API Flow Diagrams

Sequence diagrams for the two main API endpoints. For detailed event type documentation, see Events & Tool Handling.

Plain Text /responses Flow (No Tools)

The simplest path — user sends a prompt, LLM responds with text.

sequenceDiagram
    title /responses — Plain Text (No Tools)

    participant Client
    participant AC as api_controller
    participant RS as responses_service
    participant LLM

    Client->>+AC: POST /responses (stream=true, prompt)
    AC->>+RS: convert_responses_to_chat_completions(request)
    RS-->>-AC: chat_request

    AC->>+LLM: POST /v1/chat/completions (streaming)
    LLM-->>-AC: HTTP 200 (SSE stream begins)

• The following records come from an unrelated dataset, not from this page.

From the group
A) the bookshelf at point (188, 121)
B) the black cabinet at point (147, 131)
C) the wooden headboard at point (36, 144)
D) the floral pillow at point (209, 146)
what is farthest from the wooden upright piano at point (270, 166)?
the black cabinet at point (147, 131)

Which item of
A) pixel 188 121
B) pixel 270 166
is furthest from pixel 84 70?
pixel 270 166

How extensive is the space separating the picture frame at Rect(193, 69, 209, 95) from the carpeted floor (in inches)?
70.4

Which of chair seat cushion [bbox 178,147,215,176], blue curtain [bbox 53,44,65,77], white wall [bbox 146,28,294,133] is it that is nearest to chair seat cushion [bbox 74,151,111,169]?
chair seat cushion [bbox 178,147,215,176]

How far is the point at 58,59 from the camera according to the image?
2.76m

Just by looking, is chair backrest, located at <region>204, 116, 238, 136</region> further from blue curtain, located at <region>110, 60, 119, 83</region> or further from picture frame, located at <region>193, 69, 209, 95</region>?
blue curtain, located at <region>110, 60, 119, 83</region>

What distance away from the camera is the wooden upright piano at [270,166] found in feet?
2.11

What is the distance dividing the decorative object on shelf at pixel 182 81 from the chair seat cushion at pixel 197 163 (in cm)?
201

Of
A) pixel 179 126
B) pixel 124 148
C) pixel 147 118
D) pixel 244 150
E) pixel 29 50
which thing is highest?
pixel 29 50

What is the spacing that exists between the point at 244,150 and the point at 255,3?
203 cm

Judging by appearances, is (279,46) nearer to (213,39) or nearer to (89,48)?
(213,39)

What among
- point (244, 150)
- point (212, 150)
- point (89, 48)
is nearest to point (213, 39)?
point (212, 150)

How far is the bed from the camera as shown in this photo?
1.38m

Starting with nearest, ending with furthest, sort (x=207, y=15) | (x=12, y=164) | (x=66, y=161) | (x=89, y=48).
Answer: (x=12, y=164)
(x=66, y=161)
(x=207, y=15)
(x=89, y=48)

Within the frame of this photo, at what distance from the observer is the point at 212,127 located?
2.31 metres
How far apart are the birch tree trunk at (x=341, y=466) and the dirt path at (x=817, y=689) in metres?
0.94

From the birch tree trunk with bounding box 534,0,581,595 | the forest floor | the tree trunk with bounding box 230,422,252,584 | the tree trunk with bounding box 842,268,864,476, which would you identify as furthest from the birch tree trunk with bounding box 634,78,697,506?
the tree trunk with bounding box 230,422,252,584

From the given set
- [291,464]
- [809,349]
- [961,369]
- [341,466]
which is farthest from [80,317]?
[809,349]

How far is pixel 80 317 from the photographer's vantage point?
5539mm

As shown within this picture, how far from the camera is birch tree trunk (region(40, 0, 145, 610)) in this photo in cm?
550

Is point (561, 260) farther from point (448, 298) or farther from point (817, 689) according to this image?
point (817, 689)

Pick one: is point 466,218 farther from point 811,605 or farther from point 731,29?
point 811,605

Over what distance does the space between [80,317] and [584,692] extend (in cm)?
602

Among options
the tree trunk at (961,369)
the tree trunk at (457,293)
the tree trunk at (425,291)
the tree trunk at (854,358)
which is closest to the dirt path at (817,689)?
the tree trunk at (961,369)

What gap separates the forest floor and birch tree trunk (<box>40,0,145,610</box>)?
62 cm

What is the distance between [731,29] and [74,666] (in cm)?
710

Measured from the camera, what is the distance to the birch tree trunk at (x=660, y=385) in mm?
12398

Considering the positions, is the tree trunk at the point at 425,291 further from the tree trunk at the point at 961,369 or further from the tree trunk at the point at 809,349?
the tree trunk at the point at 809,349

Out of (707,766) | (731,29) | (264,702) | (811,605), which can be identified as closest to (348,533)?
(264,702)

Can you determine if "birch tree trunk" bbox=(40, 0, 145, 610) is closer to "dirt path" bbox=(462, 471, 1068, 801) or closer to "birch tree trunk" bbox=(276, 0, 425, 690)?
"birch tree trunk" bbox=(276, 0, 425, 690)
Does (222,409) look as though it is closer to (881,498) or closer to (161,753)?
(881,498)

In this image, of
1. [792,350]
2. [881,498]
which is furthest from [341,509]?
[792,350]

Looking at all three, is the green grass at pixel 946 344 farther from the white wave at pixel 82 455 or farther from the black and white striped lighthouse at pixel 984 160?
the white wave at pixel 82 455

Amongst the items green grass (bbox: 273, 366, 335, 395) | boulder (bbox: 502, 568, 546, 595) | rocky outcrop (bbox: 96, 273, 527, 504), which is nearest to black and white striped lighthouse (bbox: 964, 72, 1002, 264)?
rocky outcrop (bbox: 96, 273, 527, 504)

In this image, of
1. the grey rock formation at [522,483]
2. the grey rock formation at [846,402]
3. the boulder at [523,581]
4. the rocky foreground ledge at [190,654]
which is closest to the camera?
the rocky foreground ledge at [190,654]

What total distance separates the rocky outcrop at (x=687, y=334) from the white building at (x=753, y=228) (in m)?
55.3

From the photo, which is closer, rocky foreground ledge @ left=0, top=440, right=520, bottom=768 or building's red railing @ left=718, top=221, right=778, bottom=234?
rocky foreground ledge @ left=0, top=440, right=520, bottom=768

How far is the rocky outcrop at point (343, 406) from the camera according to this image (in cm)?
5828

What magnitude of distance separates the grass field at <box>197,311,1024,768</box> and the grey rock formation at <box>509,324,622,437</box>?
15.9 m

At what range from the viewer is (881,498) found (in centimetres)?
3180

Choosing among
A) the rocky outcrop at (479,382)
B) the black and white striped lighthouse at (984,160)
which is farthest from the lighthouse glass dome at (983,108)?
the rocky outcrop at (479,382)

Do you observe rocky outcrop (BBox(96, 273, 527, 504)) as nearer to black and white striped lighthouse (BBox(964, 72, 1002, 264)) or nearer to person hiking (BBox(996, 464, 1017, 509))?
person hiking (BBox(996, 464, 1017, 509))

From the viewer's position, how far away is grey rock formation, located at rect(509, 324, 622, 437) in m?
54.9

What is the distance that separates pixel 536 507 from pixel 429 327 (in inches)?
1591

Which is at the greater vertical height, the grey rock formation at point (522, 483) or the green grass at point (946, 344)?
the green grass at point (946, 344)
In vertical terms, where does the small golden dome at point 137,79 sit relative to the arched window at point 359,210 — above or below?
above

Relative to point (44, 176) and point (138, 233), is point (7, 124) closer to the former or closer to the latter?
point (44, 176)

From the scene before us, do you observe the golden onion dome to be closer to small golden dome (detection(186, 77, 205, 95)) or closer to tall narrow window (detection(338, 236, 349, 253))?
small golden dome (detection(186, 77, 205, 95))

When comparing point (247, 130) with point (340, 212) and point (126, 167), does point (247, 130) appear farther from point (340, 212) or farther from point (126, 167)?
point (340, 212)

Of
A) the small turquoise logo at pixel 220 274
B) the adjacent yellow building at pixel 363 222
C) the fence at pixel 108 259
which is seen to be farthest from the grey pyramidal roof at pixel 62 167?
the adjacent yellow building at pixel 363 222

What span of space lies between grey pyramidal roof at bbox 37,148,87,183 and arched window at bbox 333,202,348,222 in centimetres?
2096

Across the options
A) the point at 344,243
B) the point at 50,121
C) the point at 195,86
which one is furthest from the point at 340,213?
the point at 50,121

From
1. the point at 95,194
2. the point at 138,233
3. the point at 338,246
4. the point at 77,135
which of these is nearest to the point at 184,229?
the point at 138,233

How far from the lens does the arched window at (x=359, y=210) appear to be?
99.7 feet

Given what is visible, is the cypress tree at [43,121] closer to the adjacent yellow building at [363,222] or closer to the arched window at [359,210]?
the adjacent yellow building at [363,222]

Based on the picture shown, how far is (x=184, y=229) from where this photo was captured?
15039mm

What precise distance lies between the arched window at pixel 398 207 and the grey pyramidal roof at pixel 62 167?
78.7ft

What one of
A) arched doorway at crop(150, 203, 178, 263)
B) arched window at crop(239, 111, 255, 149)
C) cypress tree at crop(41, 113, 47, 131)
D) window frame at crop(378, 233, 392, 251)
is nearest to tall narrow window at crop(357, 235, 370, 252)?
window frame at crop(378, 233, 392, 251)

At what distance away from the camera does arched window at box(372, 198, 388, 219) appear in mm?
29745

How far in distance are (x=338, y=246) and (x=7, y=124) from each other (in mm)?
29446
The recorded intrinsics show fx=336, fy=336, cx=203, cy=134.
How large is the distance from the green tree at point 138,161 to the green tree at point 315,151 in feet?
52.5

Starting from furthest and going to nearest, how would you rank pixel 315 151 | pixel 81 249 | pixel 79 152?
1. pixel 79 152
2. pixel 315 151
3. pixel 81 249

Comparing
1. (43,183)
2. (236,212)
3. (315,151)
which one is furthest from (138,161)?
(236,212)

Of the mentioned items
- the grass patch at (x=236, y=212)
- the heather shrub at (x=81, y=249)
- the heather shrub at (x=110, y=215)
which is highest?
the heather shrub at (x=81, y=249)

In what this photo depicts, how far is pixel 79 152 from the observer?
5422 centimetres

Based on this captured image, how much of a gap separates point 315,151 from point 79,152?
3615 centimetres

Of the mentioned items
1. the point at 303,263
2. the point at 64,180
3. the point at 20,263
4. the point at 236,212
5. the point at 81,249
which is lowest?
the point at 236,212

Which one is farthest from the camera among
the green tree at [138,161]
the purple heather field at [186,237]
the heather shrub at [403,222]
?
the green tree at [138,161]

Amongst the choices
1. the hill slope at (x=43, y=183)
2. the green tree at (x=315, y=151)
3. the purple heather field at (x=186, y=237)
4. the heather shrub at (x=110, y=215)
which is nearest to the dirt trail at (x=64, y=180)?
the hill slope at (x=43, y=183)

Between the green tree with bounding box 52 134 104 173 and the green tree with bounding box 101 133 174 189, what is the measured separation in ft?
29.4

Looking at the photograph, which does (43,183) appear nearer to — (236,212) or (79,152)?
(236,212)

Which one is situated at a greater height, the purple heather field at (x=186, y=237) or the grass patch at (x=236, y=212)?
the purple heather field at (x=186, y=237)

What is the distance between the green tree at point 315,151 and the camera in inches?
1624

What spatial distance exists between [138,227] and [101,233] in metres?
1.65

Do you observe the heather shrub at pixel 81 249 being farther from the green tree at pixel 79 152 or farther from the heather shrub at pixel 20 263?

    AC->>+RS: process_chat_completions_stream(response_stream)
    RS-->>Client: response.created (ResponseCreated)
    RS-->>Client: response.in_progress (ResponseInProgress)

    loop LLM streams text
        LLM-->>RS: chunk: delta.content
        RS-->>Client: response.output_text.delta (OutputTextDelta)
    end

    LLM-->>RS: chunk: finish_reason="stop"
    RS->>RS: Save conversation history
    RS-->>-Client: response.completed (ResponseCompleted)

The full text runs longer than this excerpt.